The natural mortality coefficient (M) is an important input parameter in age-structured models or other stock assessment models that actually uses the M as their primary input parameter; also as sustainability indicators, optimal exploitation rates and other biological reference points (Siegfried & Sansó, 2009; Brodziak et al., 2011). The M coefficient includes the result of all possible causes of natural death other than fishing, and direct estimates can be calculated for exploited and unexploited stocks (McPherson, García-Rubies & Gordoa, 2000; Bacheler et al., 2009). The M coefficient can be calculated using tag-recapture and telemetry methods (Pollock, Jiang & Hightower, 2004; Polacheck et al., 2006; Hewitt et al., 2007; Bacheler et al., 2009), visual population census data, catch-at-age models (McPherson, García-Rubies & Gordoa, 2000; Giménez-Hurtado, Arreguín-Sánchez & Lluch-Cota, 2009), and mortality by predation using Multispecific Virtual Population Analysis (MVPA) (Sparholt, 1990). Other methods such as integral evaluation models or those derived from ecosystem models (Walters, Christensen & Pauly, 1997; Arreguín-Sánchez, 2000) can also be applied when large data sets are available. Given the complexity of direct methods, the use of indirect methods based on life span estimates can provide an adequate solution to infer values of M while validating these values through direct methods (Then et al., 2014).

The natural mortality coefficient M may vary during an organism’s life cycle (Walters, Christensen & Pauly, 1997; Jennings, Kaiser & Reynolds, 2009); especially in species with high fecundity, higher M values are obtained during early life history stages, and these values are gradually reduced to attain an equilibrium value once the organism reaches the adult phase (Caddy, 1996). Natural mortality coefficients can also decrease exponentially until an organism reaches the maximum age (Chen & Watanabe, 1989; Caddy, 1996; Jennings, Kaiser & Reynolds, 2009). The use of a constant M coefficient to evaluate a given population/stock, however, results from the complexity and uncertainty in the estimate of this parameter, as it assumes that all the exploited age groups have the same probability of death (Hewitt & Hoenig, 2005). Therefore, at present, it is necessary to make this assumption when size- or age-specific estimates of M for a particular resource are unavailable (Caddy, 1996; Andrews & Mangel, 2012).

Thus, for some sea cucumber species, there are estimates of M based mainly on the assumption that M remains constant during the life cycle of the species (Ebert, 1978; Herrero-Pérezrul et al., 1999; De la Fuente-Betancourt et al., 2001; Reyes-Bonilla & Herrero-Pérezrul, 2003).

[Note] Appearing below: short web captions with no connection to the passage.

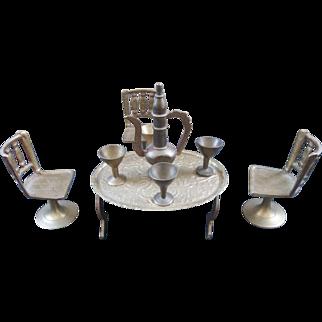 Doll House Brass Set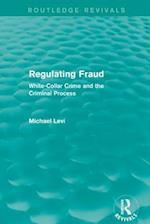 Regulating Fraud (Routledge Revivals) af Michael Levi
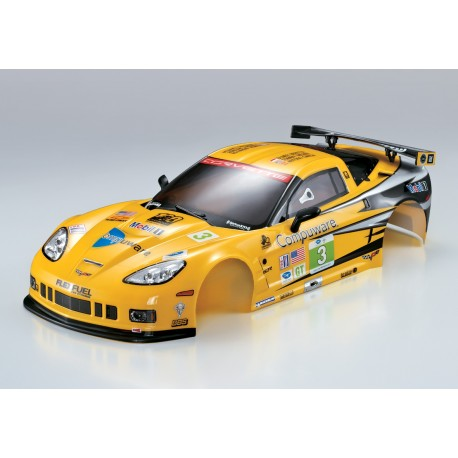KILLERBODY Carrozzeria Corvette GT2 Rally-racing 1:10 190mm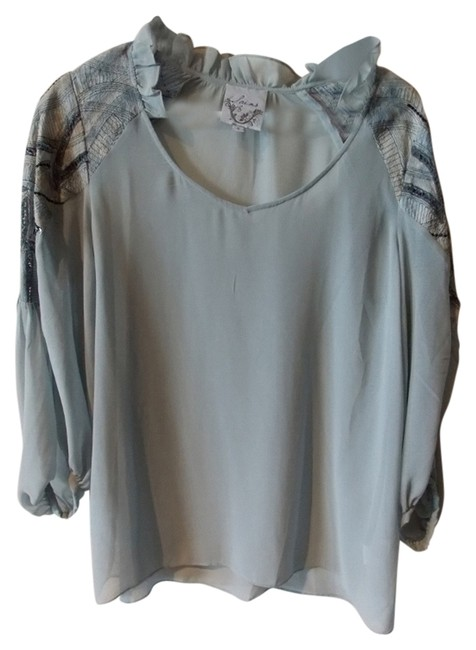 Anthropologie Sains Sheer Embroidery Cut Out Top blue gray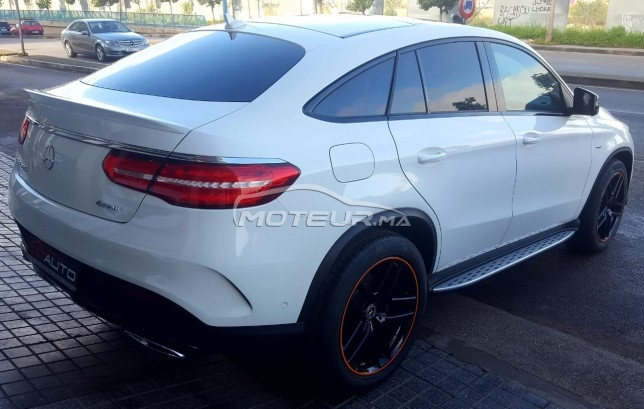 MERCEDES Gle coupe 350 pack amg orange art édition occasion 675718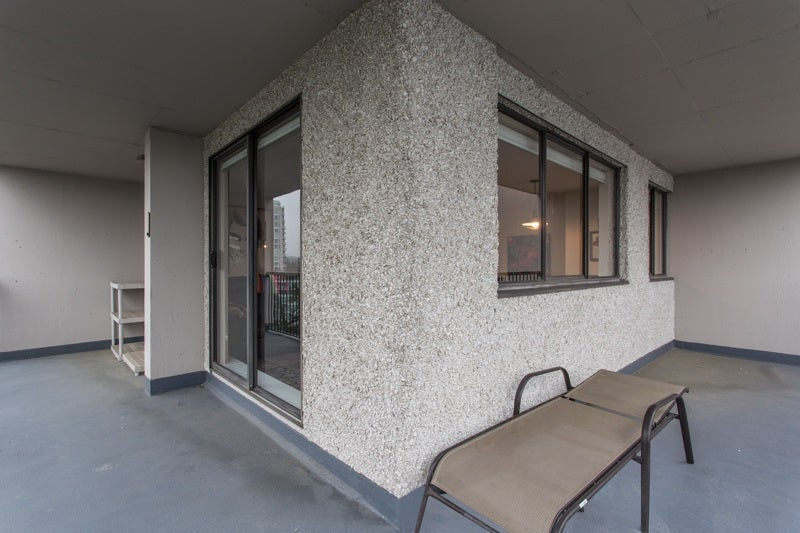 701 150 E 15TH STREET - Central Lonsdale Apartment/Condo for sale, 2 Bedrooms (R2527835) - #13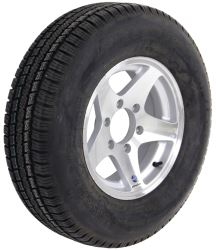 "Provider ST225/75R15 Radial Tire w/ 15"" Series 04 Star Mag Aluminum Wheel - 6 on 5-1/2 - LR D"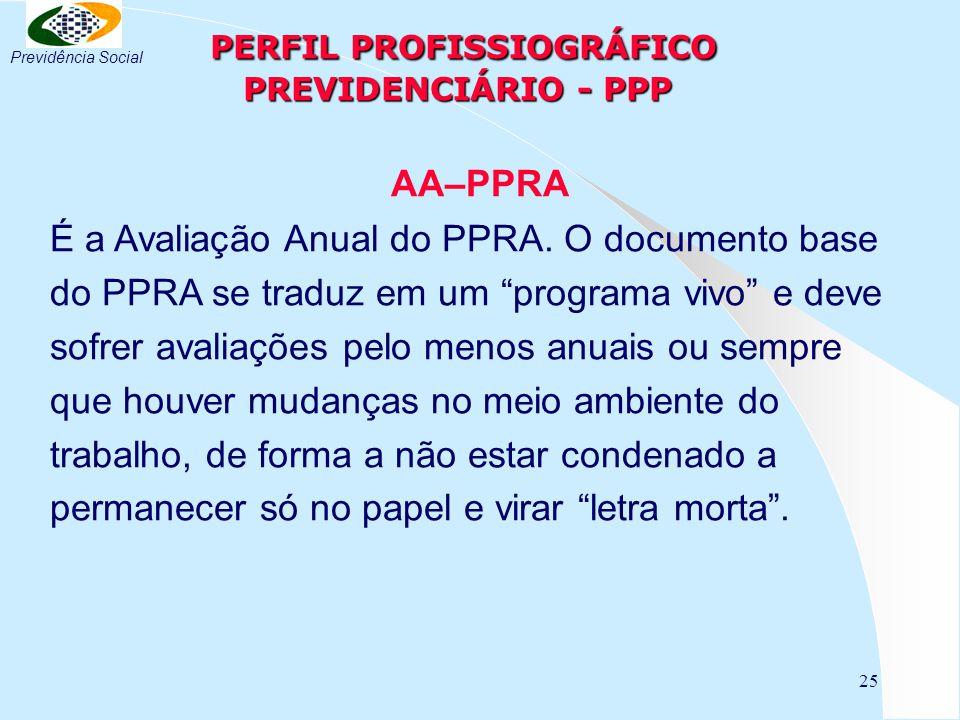 25 PERFIL PROFISSIOGRÁFICO PREVIDENCIÁRIO - PPP PERFIL PROFISSIOGRÁFICO PREVIDENCIÁRIO - PPP AA–PPRA É a Avaliação Anual do PPRA. O documento base do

Other studies commonly estimate M using empirical equations based on a consideration of growth parameters (Pauly, 1980). These empirical equations use as input information such to the longevity of the organisms (Hoenig, 1983), age-at-maturity (Rikhter & Efanov, 1976), growth (only for the von Bertalanffy model), and mortality as a function of temperature (Beverton & Holt, 1959; Pauly, 1980).

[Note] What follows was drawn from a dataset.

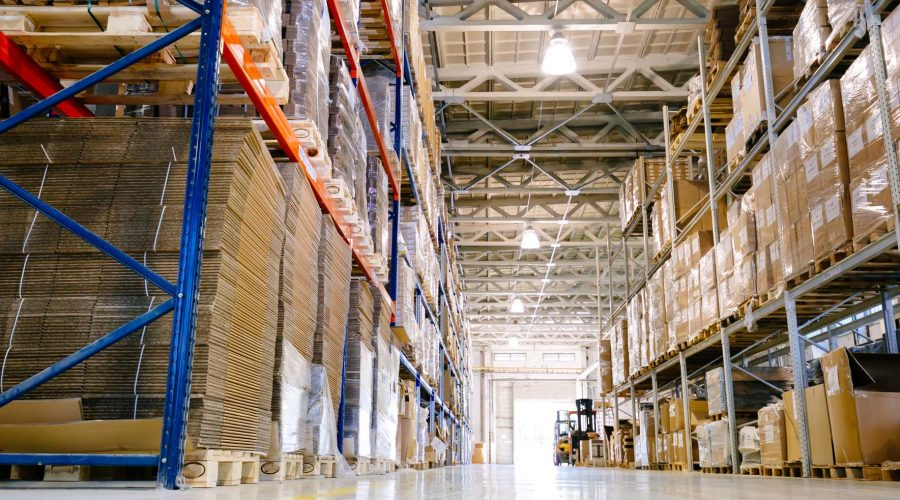 Warehouse logistics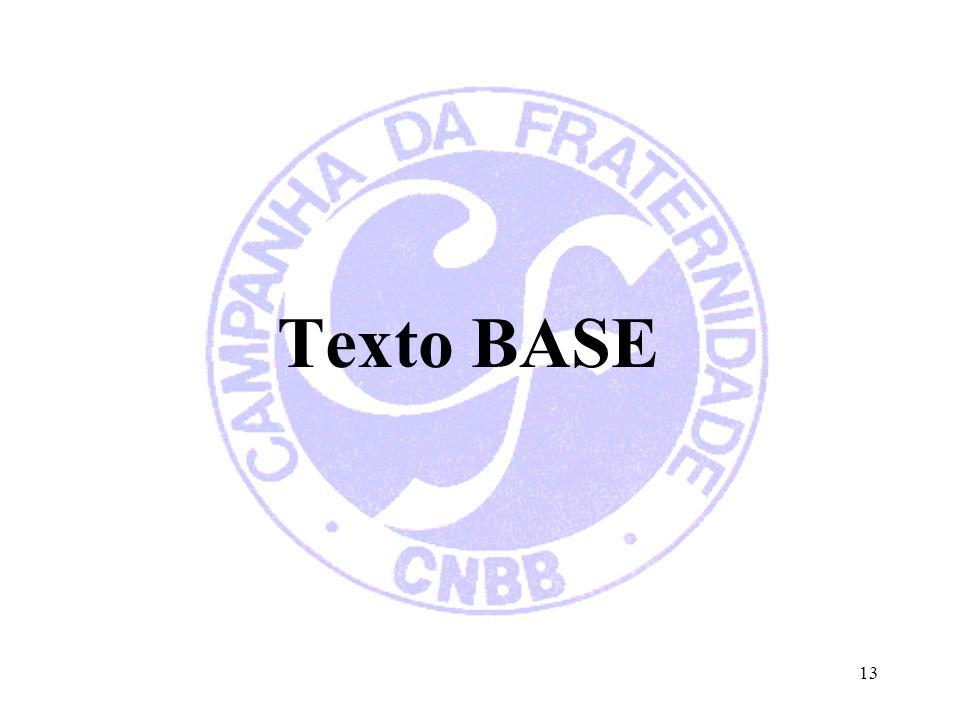 Texto BASE 13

The sea cucumber Isostichopus badionotus

Isostichopus badionotus (Selenka, 1867), also known as the four-sided sea cucumber, can grow to a maximum length of 45 cm (Toral-Granda, Lovatelli & Vasconcellos, 2008). There is at present very limited, information on the status of sea cucumber fisheries in the Caribbean region, only the studies of Buitrago & Boada (1996), De la Fuente-Betancourt et al. (2001), Alfonso et al. (2004) and López-Rocha, Cisneros-Reyes & Arreguín-Sánchez (2012), have addressed in some way the subject of their fisheries assessment. Yet intensive exploitation of Isostichopus species is carried out in several areas of the Caribbean Sea and the Gulf of Mexico. As a result, these populations are declining due to overexploitation and a lack of harvest regulations (Toral-Granda, Lovatelli & Vasconcellos, 2008). Only few countries (e.g., Cuba and Mexico) have regulated fishing activities by implementing catch quotas, a minimum capture size and closed fishing season (Alfonso et al., 2004; DOF, 2015). In some countries (e.g., Colombia), a total ban has been imposed on sea cucumber fishing (Lovatelli & Sarkis, 2011; Rodríguez-Forero & Agudelo-Martínez, 2017).

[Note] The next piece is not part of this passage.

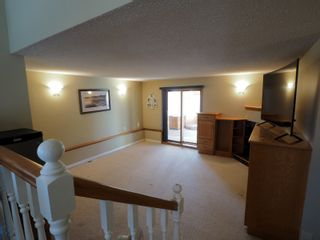 Photo 26: 38 Burns Bay in Portage la Prairie: House for sale : MLS®# 202100724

Different studies on biological and ecological aspects of Isostichopus badionotus populations have been conducted, these studies include aspects dealing with their geographic distribution (Guzmán & Guevara, 2002; Hasbún & Lawrence, 2002; Zetina-Moguel et al., 2003; Rodríguez et al., 2007; Tagliafico, Rangel & Rago, 2011; López-Rocha, Cisneros-Reyes & Arreguín-Sánchez, 2012; Hernández-Flores et al., 2015), reproduction, feeding and growth (Hammond, 1982; Sambrano, Díaz & Conde, 1990; Guzmán, Guevara & Hernández, 2003; Foglietta et al., 2004; Vergara & Rodríguez, 2015; Poot-Salazar, Hernández-Flores & Ardisson, 2015), and more recently immunology and aquaculture (Klanian, 2013; Zacarías-Soto et al., 2013; Zacarias-Soto & Olvera-Novoa, 2015; Martínez-Milián & Olvera-Novoa, 2016). There has been, however, no prior assessment of natural mortality coefficients for this species to date, and no such values have been reported in databases such as http://www.sealifebase.org (Palomares & Pauly, 2010).

Therefore, the aim of the present study was to estimate, for the first time, the natural mortality coefficient, M, using two indirect methods that take the age of the organism into consideration. These are a model based on gnomonic intervals (Caddy, 1996) and a model of the natural mortality coefficient at age developed by Chen & Watanabe (1989).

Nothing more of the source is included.